Dearest Members of Bethlehem,
“As she swept, she thought, ‘Rrrrrrgh! Mary knows how to use a broom!’ As she cooked, she said to herself, ‘Harrumph! I think my sister could at least stir this pot!’” -Spark Story Bible, page 369
“But Martha was distracted by her many tasks; so she came and asked, ‘Lord, do you not care that my sister has left me to do all the work by myself? Tell her then to help me.’” -Luke 10:40
It doesn’t matter whether you have been steeped in the Bible for decades or have just recently undertaken a more serious exploration of scripture, language matters.
We started this morning’s devotion with two scripture quotes, from the very same spot in the Gospel of Luke. Now, I’m going to pretend to be an ophthalmologist… what do you see as your eyes move over these two translations?
The temptation is to devolve into a kind of competitive comparison; one is wrong, one is right. One is better, or one is worse. One is simply juvenile, and the other much more mature. I would encourage you to work against those kinds of convenient binaries.
They are distinct translations, the latter is a little truer to the original Greek, and that is very important as we seek to faithfully convey the sacred narrative. But the former, from the “Spark Story Bible,” is also just as worthy of our consideration for the way in which the language compels us to think anew about a biblical account we think we “know.”

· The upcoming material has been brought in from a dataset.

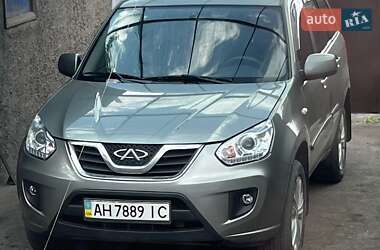 Внедорожник / Кроссовер Chery Tiggo 2013 в Кременчуге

The Word of God, the Holy Scriptures, cannot be “mastered.” There is always something to be discovered, seen, or understood that we had not previously grasped.
Think of it this way, I take the same route to the office every single morning. I have been doing this for well over a decade. I “know” the way to Bethlehem Lutheran in Glenshaw, but with every trip I absolutely expect to see something new. There’s a deer in the brush, Tiger Lilies burst into bloom on a hillside, an ambulance sits outside a neighbor’s house.
Now, and this is crucial… it’s not just that we see something new, but the new experience (one might even call it a revelation or epiphany) reshapes the way we understand the world in which we live and how we live in it. If I see an ambulance outside the neighbor’s house; I can make some guesses about their health, I will plan to stop by later in the day, and I will resolve to offer some assistance if I can.
The same applies to reading the Bible, even the stories that are most familiar to us. It’s not just about uncovering the next bit of wisdom, it’s also about how that treasured insight might inform our lives of discipleship.
Kind of cool to think (thanks to the “Spark Story Bible”) that the story of Mary and Martha will always have the power to “stir the pot” (in a good way), no matter how many times we translate, read, and discuss it.
Question for reflection: If you could choose any Bible story to retell in your own words, which would it be? What sorts of details could you justifiably add to engage the imagination, or capture the attention of your audience?
Yours in Christ,
God of love, sometimes we get so caught up in “getting everything done,” that we forget to genuinely enjoy the work that you have set before us. Bless us Lord, so that we don’t get so distracted by the appetizers of life, that we end up missing the main course. We pray this all in Jesus’ name, Amen.